Ofsted have published this review in the context of an education sector that has been pushed in recent years towards acceptance of a ‘knowledge rich’ approach to learning, based on cognitive science principles (many of which are actually untested on children – see this article for further information: https://thepsychologist.bps.org.uk/how-and-why-classroom). This has resulted in schools scrambling to create knowledge organisers, ‘progressive’ vocabulary lists, and evidence of the ‘facts’ that children are being taught. This approach might not do too much damage in knowledge-based subjects, but music is skills-based, and does not fit neatly into a knowledge-rich box. Yes, there are facts to learn in music, but these tend to be extremely peripheral to the main job of learning to perform and create music.

It is great to see Ofsted acknowledging in this review that in fact a ‘knowledge rich’ approach to music shouldn’t mean just the learning and recalling of facts. Instead, they identify three different types of knowledge which should be covered in a successful music curriculum: tacit (experiential), procedural (skills) and declarative (facts). These map really well onto existing theories of musical knowledge, where we often talk about knowledge how (procedural), about (declarative), and of (experiential). Having the inspectorate lay this out for schools in their research review will be a welcome relief to the music teachers who have been fighting their corner against the homogenisation of the curriculum into a one-size-fits-all approach.

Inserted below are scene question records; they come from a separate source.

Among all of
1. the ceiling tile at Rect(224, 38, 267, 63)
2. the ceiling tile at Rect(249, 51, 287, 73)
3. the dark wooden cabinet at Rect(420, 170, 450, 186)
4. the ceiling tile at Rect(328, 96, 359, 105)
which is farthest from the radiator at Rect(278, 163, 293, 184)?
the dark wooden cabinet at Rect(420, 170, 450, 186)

This research review also places considerable emphasis on cognitive load theory, and argues that musical skills should be developed incrementally over a sustained period of time in order that ‘low level’ processes become automatic to ‘free the mind from mundane considerations.’ The review suggests that humans can only process 4-7 pieces of new information at any one time, and that the process of playing an instrument using notation requires many more pieces of information than it is possible to successfully process. They go on to say that ‘this cognitive liberty allows a focus on the musical quality in performing and composing.’ Whether or not you believe in cognitive load theory, the process of learning an instrument, and to read musical notations, has always followed this structure of aiming to become more fluent so that some tasks can be completed ‘automatically’. In the past, teachers have referred to this as ‘muscle memory’ and it is an important part of becoming a more competent musician.

The review also defines learning as ‘a change to long term memory’ and states that ‘we consider long-term memory to be the chief enabler of development.’ Many commentators disagree with this view, pointing out that it is quite possible to have learnt something but then forgotten it, which is not the same as not learning it in the first place! For example, think of all the pieces of music you’ve ever learnt to play over the course of your entire life, most of which you would probably now have to get the sheet music out for if you were to play them again correctly!

If we take this statement about long term memory in the context of the whole research review, it appears that what Ofsted are really trying to encourage as ‘learning’ is fluency in playing an instrument and reading notation. Again, fluency is not something that many music teachers would argue against as a principle, even if we might not agree that this is the only true definition of learning.

On the whole, Ofsted’s position on knowledge and learning in this research review should be broadly helpful to music teachers, particularly those working in schools adopting a solely declarative approach to a knowledge rich curriculum. It certainly seems to be the case that anyone selected for a deep dive in music is not just going to be asked to present knowledge organisers and vocabulary lists, a fact for which all the music teachers in England must heave a collective sigh of relief!